- _QUOTED PASSAGE_
####################

[petsc-dev] Pushing non-working code

Matthew Knepley knepley at gmail.com
Sun Feb 3 12:38:41 CST 2013


On Sun, Feb 3, 2013 at 1:29 PM, Karl Rupp <rupp at mcs.anl.gov> wrote:

> Hi Matt,
>
>
> >     ---
>
>>     'I don't think there is any
>>
>>     evidence that it increases productivity, and quite a lot that it is
>>     rather marginal on that score while increasing development
>>     costs. I do not see any effect from these kind of pushes. Does that
>>     mean my workflow is more robust, and we should force
>>     it on everyone else?'
>>
>>     *Why* do you see it? I would love to see that at least nailed down
>>     to an example from 'practice'.
>>
>>
>> I said "I do not see" above.
>>
>
> Yes, I know, and you may have good reasons for that. We don't get any
> pointers on these, though.


I am saying it is easy for me to ignore warnings and incomplete pushes
here. I am not sure what documentation
you want. I do this every day.


>      ---
>>     'I can quantify the losses from the changed you propose, which is
>>     all I need to do. There are no "gains" from a baseline. This is
>>     a point I have made multiple times. Changes must be justified.'
>>
>>     *Why* are there no gains? The sentence is a bold statement. If you
>>     require us to quantify everything, you should do so with your own
>>     statements as well.
>>
>>
>> It is the definition of the word. Gains are defined in reference to
>> something. That something is the baseline.
>>
>
> I'm aware of the definition of 'gain', thanks. I'm also aware of the fact
> that you can easily create tons of gain by just using an arbitrary baseline.


I was not being flippant here, but noting that the baseline is the current
system which is being criticized.


>
>  I am arguing from the same point of view as everyone in the discussion,
>> meaning I like my process and
>> and defending it. Your point is that its may be worse for me, but enough
>> better for you that it does not matter?

####################

- _STORED DATA_

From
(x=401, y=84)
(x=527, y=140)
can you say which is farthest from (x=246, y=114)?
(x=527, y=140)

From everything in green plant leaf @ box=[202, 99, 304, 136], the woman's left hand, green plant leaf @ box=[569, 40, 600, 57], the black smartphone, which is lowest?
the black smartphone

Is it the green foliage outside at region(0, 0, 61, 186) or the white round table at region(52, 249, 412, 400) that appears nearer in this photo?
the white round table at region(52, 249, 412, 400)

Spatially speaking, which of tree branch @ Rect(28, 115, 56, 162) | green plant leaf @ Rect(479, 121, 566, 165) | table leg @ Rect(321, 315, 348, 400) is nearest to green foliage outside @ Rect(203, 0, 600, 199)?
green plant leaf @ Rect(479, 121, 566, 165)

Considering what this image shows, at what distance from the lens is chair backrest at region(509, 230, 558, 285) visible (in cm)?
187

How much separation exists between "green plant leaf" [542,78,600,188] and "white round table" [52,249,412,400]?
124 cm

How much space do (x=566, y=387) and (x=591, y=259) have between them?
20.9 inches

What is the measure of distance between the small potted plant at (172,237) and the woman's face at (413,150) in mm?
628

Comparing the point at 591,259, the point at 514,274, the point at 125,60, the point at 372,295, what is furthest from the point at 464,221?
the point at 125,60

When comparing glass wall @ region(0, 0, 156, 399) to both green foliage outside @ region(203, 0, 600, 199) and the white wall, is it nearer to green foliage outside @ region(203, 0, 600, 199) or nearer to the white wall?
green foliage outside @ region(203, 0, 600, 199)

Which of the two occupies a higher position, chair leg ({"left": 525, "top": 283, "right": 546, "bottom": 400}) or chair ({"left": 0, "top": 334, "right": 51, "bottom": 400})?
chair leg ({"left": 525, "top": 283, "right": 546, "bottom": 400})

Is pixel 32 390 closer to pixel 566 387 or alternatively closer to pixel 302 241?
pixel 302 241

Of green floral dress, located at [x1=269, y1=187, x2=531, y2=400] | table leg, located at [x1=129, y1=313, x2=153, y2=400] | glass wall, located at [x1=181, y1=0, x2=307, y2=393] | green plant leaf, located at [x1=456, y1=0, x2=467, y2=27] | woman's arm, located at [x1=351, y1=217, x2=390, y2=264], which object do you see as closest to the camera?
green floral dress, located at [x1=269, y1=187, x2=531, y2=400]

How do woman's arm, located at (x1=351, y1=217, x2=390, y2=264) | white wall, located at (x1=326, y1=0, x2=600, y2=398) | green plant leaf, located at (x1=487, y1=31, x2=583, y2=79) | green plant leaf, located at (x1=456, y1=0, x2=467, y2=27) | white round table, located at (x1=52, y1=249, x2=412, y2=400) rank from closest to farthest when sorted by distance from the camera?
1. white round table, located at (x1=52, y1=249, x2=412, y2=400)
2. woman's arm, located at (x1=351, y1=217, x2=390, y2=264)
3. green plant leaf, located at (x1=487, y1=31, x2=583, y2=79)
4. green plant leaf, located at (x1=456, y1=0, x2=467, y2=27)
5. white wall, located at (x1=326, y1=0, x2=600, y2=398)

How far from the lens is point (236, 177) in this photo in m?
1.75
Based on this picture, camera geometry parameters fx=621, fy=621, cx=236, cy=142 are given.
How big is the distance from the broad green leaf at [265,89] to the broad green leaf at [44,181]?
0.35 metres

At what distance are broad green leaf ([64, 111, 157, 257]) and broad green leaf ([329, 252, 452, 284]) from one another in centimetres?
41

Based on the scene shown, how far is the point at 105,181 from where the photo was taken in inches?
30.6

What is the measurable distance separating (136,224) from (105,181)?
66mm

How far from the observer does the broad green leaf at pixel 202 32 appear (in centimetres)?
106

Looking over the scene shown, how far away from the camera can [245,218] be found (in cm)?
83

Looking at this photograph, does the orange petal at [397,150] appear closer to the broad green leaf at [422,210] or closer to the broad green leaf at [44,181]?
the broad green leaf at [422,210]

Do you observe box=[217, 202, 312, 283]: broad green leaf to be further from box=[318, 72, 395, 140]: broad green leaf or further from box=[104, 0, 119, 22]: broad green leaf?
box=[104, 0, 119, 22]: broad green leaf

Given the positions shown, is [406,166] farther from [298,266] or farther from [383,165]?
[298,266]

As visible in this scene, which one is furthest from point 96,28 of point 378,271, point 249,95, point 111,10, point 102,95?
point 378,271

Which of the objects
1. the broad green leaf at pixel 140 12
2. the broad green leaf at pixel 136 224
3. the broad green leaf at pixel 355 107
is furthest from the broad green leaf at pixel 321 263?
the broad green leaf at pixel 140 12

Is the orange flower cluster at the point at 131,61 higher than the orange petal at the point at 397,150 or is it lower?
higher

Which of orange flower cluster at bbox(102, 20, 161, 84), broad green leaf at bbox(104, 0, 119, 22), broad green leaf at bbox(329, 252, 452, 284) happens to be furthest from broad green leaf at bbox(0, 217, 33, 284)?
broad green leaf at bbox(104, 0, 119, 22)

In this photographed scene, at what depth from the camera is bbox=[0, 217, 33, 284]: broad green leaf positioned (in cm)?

####################

- _WHAT IS REQUIRED_
Reproduce the portion of the mailing-list message on pushing non-working code starting with "I am saying" and going on through "statements as well.". The material that accompanies this text is not required.

- _PROBLEM SOLUTION_
I am saying it is easy for me to ignore warnings and incomplete pushes
here. I am not sure what documentation
you want. I do this every day.


>      ---
>>     'I can quantify the losses from the changed you propose, which is
>>     all I need to do. There are no "gains" from a baseline. This is
>>     a point I have made multiple times. Changes must be justified.'
>>
>>     *Why* are there no gains? The sentence is a bold statement. If you
>>     require us to quantify everything, you should do so with your own
>>     statements as well.